[Problem description]
Copy all the entries below exactly, but not the pictures.

[Material to process]
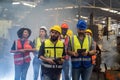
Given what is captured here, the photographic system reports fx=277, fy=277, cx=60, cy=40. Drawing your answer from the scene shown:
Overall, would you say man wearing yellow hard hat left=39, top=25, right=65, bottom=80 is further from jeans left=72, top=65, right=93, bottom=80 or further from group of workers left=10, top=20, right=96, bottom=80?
jeans left=72, top=65, right=93, bottom=80

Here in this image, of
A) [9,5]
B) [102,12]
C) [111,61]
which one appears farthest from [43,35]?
[102,12]

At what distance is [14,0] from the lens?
18.6 metres

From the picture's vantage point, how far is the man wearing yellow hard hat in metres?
5.59

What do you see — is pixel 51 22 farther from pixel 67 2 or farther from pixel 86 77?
pixel 86 77

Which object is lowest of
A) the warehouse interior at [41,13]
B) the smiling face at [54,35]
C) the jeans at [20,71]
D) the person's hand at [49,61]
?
the jeans at [20,71]

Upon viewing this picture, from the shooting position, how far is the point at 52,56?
5.68 meters

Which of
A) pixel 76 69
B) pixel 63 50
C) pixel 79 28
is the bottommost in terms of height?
pixel 76 69

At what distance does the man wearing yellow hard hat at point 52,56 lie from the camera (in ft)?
18.3

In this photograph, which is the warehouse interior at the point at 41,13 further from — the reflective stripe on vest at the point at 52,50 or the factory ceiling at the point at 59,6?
the reflective stripe on vest at the point at 52,50

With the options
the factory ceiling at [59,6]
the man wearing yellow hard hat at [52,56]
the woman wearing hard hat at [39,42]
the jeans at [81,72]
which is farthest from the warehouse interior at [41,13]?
the man wearing yellow hard hat at [52,56]

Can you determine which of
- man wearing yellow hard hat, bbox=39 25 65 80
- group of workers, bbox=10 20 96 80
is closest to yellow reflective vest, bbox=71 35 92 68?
group of workers, bbox=10 20 96 80

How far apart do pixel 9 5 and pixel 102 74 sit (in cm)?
1091

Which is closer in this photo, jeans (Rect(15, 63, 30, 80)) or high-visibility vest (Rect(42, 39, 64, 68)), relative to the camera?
high-visibility vest (Rect(42, 39, 64, 68))

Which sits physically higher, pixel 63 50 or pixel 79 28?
pixel 79 28
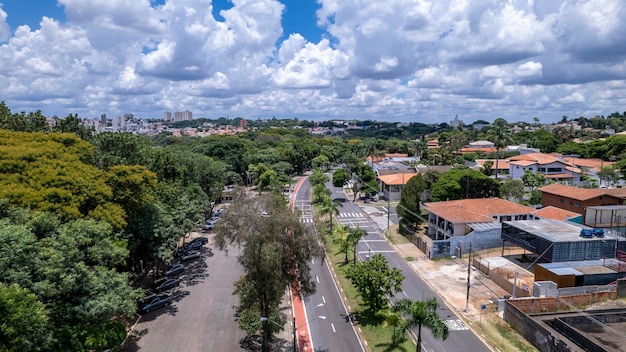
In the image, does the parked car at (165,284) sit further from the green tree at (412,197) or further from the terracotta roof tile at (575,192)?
the terracotta roof tile at (575,192)

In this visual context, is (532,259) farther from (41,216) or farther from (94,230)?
(41,216)

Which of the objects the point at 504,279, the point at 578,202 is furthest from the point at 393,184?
the point at 504,279

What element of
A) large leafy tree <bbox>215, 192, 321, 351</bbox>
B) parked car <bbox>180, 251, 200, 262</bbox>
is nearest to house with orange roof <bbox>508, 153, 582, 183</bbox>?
parked car <bbox>180, 251, 200, 262</bbox>

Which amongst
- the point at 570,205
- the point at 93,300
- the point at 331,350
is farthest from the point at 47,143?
the point at 570,205

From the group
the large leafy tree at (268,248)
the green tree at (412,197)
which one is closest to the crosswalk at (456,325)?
the large leafy tree at (268,248)

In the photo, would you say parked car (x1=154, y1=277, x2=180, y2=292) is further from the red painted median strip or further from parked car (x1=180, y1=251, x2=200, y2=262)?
the red painted median strip

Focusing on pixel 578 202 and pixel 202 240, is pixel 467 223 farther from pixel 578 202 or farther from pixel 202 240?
pixel 202 240
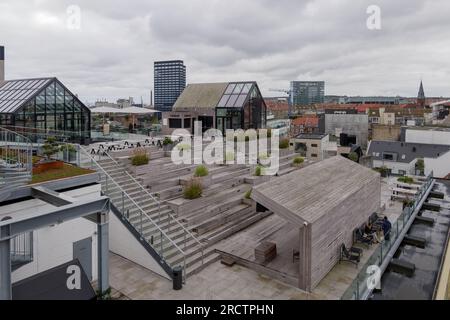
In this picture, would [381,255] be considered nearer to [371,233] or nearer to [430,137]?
[371,233]

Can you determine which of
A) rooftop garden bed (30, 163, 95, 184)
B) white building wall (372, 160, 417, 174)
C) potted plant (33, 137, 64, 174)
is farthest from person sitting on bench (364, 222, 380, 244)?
white building wall (372, 160, 417, 174)

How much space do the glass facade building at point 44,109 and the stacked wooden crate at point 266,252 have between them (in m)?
12.5

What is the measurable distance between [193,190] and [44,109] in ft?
35.0

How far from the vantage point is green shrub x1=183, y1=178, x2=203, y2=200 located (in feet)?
48.1

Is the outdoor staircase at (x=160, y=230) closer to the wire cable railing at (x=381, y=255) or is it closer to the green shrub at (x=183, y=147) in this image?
the wire cable railing at (x=381, y=255)

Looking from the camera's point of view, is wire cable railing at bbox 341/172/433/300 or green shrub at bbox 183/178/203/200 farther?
green shrub at bbox 183/178/203/200

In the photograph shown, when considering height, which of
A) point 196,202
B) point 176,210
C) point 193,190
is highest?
point 193,190

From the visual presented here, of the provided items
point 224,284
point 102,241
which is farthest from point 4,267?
point 224,284

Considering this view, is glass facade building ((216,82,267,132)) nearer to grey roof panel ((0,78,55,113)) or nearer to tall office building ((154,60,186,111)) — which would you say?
grey roof panel ((0,78,55,113))

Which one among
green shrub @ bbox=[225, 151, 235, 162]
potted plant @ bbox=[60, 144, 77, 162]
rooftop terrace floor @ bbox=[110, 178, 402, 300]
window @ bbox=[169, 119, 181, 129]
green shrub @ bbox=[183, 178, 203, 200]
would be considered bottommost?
Result: rooftop terrace floor @ bbox=[110, 178, 402, 300]

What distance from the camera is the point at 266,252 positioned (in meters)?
11.4

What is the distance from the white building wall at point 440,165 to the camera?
36594 mm

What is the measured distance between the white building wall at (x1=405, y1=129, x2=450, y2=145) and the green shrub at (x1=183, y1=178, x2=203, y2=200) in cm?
3962
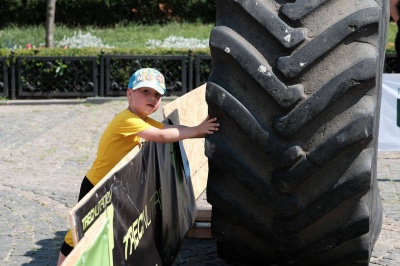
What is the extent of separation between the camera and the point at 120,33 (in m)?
21.9

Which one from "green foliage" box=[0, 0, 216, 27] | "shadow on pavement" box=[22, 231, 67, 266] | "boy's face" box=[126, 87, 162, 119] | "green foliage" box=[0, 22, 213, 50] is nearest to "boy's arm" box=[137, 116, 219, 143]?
"boy's face" box=[126, 87, 162, 119]

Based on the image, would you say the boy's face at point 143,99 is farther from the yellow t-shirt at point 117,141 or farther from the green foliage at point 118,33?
the green foliage at point 118,33

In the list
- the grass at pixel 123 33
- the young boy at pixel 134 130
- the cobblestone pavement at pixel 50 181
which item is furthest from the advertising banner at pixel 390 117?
the grass at pixel 123 33

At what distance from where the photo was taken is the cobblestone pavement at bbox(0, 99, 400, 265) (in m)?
6.63

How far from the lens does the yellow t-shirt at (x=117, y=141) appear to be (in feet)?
18.0

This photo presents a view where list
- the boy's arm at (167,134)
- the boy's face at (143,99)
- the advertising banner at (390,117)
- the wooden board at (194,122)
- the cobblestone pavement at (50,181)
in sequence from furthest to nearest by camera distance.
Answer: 1. the advertising banner at (390,117)
2. the wooden board at (194,122)
3. the cobblestone pavement at (50,181)
4. the boy's face at (143,99)
5. the boy's arm at (167,134)

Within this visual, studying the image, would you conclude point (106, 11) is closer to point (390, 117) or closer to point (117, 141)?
point (390, 117)

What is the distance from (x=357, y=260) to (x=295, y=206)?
622 mm

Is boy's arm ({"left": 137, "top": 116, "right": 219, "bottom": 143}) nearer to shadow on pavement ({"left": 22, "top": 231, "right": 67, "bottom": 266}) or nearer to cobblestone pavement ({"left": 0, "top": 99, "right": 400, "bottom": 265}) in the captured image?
cobblestone pavement ({"left": 0, "top": 99, "right": 400, "bottom": 265})

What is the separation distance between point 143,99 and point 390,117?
600 cm

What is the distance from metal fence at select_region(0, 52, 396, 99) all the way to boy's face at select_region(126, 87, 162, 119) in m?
11.0

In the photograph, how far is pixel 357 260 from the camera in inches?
202

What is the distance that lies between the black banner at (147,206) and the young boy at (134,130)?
0.41ft

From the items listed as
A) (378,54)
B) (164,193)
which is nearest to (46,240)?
(164,193)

[Result of the task]
Given what is captured here, the photographic system reports fx=277, fy=277, cx=60, cy=40. Drawing your answer from the scene shown:
Overall, would you say man wearing yellow hard hat left=39, top=25, right=65, bottom=80 is further from jeans left=72, top=65, right=93, bottom=80 or further from group of workers left=10, top=20, right=96, bottom=80?
jeans left=72, top=65, right=93, bottom=80

Here in this image, of
A) [9,5]
B) [102,12]
C) [111,61]
which one appears farthest from [43,35]?
[102,12]

At what distance is [14,0] from the lens?
18.6 metres

From the picture's vantage point, how far is the man wearing yellow hard hat in metres?
5.59

What do you see — is pixel 51 22 farther from pixel 67 2 or farther from pixel 86 77?
pixel 86 77

Which object is lowest of
A) the warehouse interior at [41,13]
B) the smiling face at [54,35]
C) the jeans at [20,71]
D) the person's hand at [49,61]
?
the jeans at [20,71]

Upon viewing this picture, from the shooting position, how far is the point at 52,56?
5.68 meters

Which of
A) pixel 76 69
B) pixel 63 50
C) pixel 79 28
is the bottommost in terms of height?
pixel 76 69

At what distance does the man wearing yellow hard hat at point 52,56 lie from the camera (in ft)?
18.3

In this photograph, which is the warehouse interior at the point at 41,13 further from — the reflective stripe on vest at the point at 52,50 or the factory ceiling at the point at 59,6?
the reflective stripe on vest at the point at 52,50

With the options
the factory ceiling at [59,6]
the man wearing yellow hard hat at [52,56]
the woman wearing hard hat at [39,42]
the jeans at [81,72]
which is farthest from the warehouse interior at [41,13]?
the man wearing yellow hard hat at [52,56]

Can you determine which of
- man wearing yellow hard hat, bbox=39 25 65 80
- group of workers, bbox=10 20 96 80
is closest to yellow reflective vest, bbox=71 35 92 68?
group of workers, bbox=10 20 96 80

How far apart do pixel 9 5 and pixel 102 74 sit (in cm)?
1091

Which is closer in this photo, jeans (Rect(15, 63, 30, 80)) or high-visibility vest (Rect(42, 39, 64, 68)), relative to the camera?
high-visibility vest (Rect(42, 39, 64, 68))

Which sits physically higher, pixel 63 50 or pixel 79 28?
pixel 79 28
In the image, does the parked car at (165,284) sit further from the green tree at (412,197) or further from the terracotta roof tile at (575,192)?
the terracotta roof tile at (575,192)

In this visual context, is (532,259) farther from (41,216) or farther from (94,230)?
(41,216)

Which of the objects the point at 504,279, the point at 578,202 is furthest from the point at 393,184?
the point at 504,279

What element of
A) large leafy tree <bbox>215, 192, 321, 351</bbox>
B) parked car <bbox>180, 251, 200, 262</bbox>
is nearest to house with orange roof <bbox>508, 153, 582, 183</bbox>?
parked car <bbox>180, 251, 200, 262</bbox>

Which amongst
- the point at 570,205
- the point at 93,300
- the point at 331,350
is farthest from the point at 47,143?
the point at 570,205

From the group
the large leafy tree at (268,248)
the green tree at (412,197)
which one is closest to the crosswalk at (456,325)?
the large leafy tree at (268,248)

In the photo, would you say parked car (x1=154, y1=277, x2=180, y2=292) is further from the red painted median strip or further from parked car (x1=180, y1=251, x2=200, y2=262)?
the red painted median strip

Focusing on pixel 578 202 and pixel 202 240, is pixel 467 223 farther from pixel 578 202 or farther from pixel 202 240?
pixel 202 240
In this picture, would [381,255] be considered nearer to [371,233] or nearer to [430,137]?
[371,233]

Can you determine which of
A) rooftop garden bed (30, 163, 95, 184)
B) white building wall (372, 160, 417, 174)
C) potted plant (33, 137, 64, 174)
is farthest from person sitting on bench (364, 222, 380, 244)?
white building wall (372, 160, 417, 174)

How much space do the glass facade building at point 44,109 and the stacked wooden crate at point 266,252 have between them (in m)?
12.5

What is the measurable distance between [193,190] and [44,109] in ft?
35.0

How far from the vantage point is green shrub x1=183, y1=178, x2=203, y2=200 located (in feet)?
48.1

Is the outdoor staircase at (x=160, y=230) closer to the wire cable railing at (x=381, y=255) or is it closer to the green shrub at (x=183, y=147) in this image?
the wire cable railing at (x=381, y=255)

Looking from the camera's point of view, is wire cable railing at bbox 341/172/433/300 or green shrub at bbox 183/178/203/200 farther?
green shrub at bbox 183/178/203/200

In the photograph shown, when considering height, which of
A) point 196,202
B) point 176,210
C) point 193,190
is highest?
point 193,190

From the visual presented here, of the provided items
point 224,284
point 102,241
which is farthest from point 4,267?
point 224,284

Considering this view, is glass facade building ((216,82,267,132)) nearer to grey roof panel ((0,78,55,113)) or nearer to tall office building ((154,60,186,111)) — which would you say?
grey roof panel ((0,78,55,113))

Which one among
green shrub @ bbox=[225, 151, 235, 162]
potted plant @ bbox=[60, 144, 77, 162]
rooftop terrace floor @ bbox=[110, 178, 402, 300]
window @ bbox=[169, 119, 181, 129]
green shrub @ bbox=[183, 178, 203, 200]
would be considered bottommost?
Result: rooftop terrace floor @ bbox=[110, 178, 402, 300]

What distance from the camera is the point at 266,252 positioned (in meters)?
11.4

What is the distance from the white building wall at point 440,165 to the camera?
36594 mm

What is the measured distance between the white building wall at (x1=405, y1=129, x2=450, y2=145) and the green shrub at (x1=183, y1=178, x2=203, y2=200) in cm?
3962
What is the extent of separation between the camera and the point at 120,33 (in m)?
21.9

Which one from "green foliage" box=[0, 0, 216, 27] | "shadow on pavement" box=[22, 231, 67, 266] | "boy's face" box=[126, 87, 162, 119] | "green foliage" box=[0, 22, 213, 50] is nearest to "boy's arm" box=[137, 116, 219, 143]?
"boy's face" box=[126, 87, 162, 119]

Based on the image, would you say the boy's face at point 143,99 is farther from the yellow t-shirt at point 117,141 or farther from the green foliage at point 118,33?
the green foliage at point 118,33

In the list
- the grass at pixel 123 33
- the young boy at pixel 134 130
- the cobblestone pavement at pixel 50 181
which item is furthest from the advertising banner at pixel 390 117?
the grass at pixel 123 33

At what distance from where the photo was taken is the cobblestone pavement at bbox(0, 99, 400, 265) (in m)?
6.63

How far from the lens does the yellow t-shirt at (x=117, y=141) appear to be (in feet)?
18.0

This photo presents a view where list
- the boy's arm at (167,134)
- the boy's face at (143,99)
- the advertising banner at (390,117)
- the wooden board at (194,122)
- the cobblestone pavement at (50,181)
in sequence from furthest to nearest by camera distance.
Answer: 1. the advertising banner at (390,117)
2. the wooden board at (194,122)
3. the cobblestone pavement at (50,181)
4. the boy's face at (143,99)
5. the boy's arm at (167,134)

Within this visual, studying the image, would you conclude point (106, 11) is closer to point (390, 117) or closer to point (117, 141)?
point (390, 117)

What is the distance from (x=357, y=260) to (x=295, y=206)?
622 mm

Is boy's arm ({"left": 137, "top": 116, "right": 219, "bottom": 143}) nearer to shadow on pavement ({"left": 22, "top": 231, "right": 67, "bottom": 266}) or nearer to cobblestone pavement ({"left": 0, "top": 99, "right": 400, "bottom": 265}) in the captured image?
cobblestone pavement ({"left": 0, "top": 99, "right": 400, "bottom": 265})

What is the separation distance between point 143,99 and point 390,117?
600 cm

What is the distance from metal fence at select_region(0, 52, 396, 99) all the way to boy's face at select_region(126, 87, 162, 119) in m?
11.0

In the photograph, how far is pixel 357 260 from the camera in inches?
202

What is the distance that lies between the black banner at (147,206) and the young boy at (134,130)?
0.41ft

From the items listed as
A) (378,54)
B) (164,193)
which is nearest to (46,240)?
(164,193)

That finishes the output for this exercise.